Electric marine craft will revolutionize coastal operations but not long-haul shipping - FreightWaves
The shipping industry is thinking about fuel evolution towards a zero carbon economy. According to this article, the best guess is that long haul shipping will switch to natural gas, but it won't be a very long lived fuel for the fleet. Further out, they're thinking this will be hydrogen.
And that has me wondering - maybe somebody here can answer. I'm assuming that the hydrogen in these cases (where we're talking about long term fuel in a zero carbon world) is generated from renewable energy, rather than coming from a hydrocarbon source. The thing I don't understand is why there is so much interest in producing hydrogen from renewable energy as opposed to producing methane from renewable energy.

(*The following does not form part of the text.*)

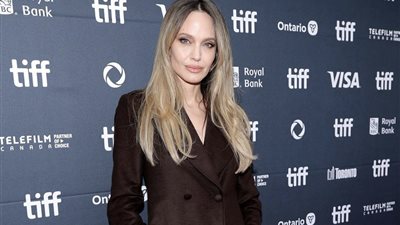 أنجلينا جولي تتألق في العرض العالمي لفيلم couture بمهرجان تورنتو (صور)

In both cases, the produced product is really an energy storage product. I don't work in the field, or know the chemistry really well, but it seems like there's a lot of reasons to love methane over hydrogen. Methane is a gas at normal temperatures and pressures, but becomes a liquid at -164C (and 1 atmosphere).
Methane - Wikipedia
It looks like hydrogen is a liquid below -253C (~20K). And hydrogen has lots of other problems with it due to the size of the molecules (metal embrittlement, works its way through most containment vessels, more).
Hydrogen - Wikipedia
So my outsider view of things - it looks like we've got much more widespread systems for managing liquid methane (roughly the same as natural gas) than we do hydrogen, it's less dangerous to be working with at all - so why not be using the excess renewable energy to manufacture liquid methane than hydrogen?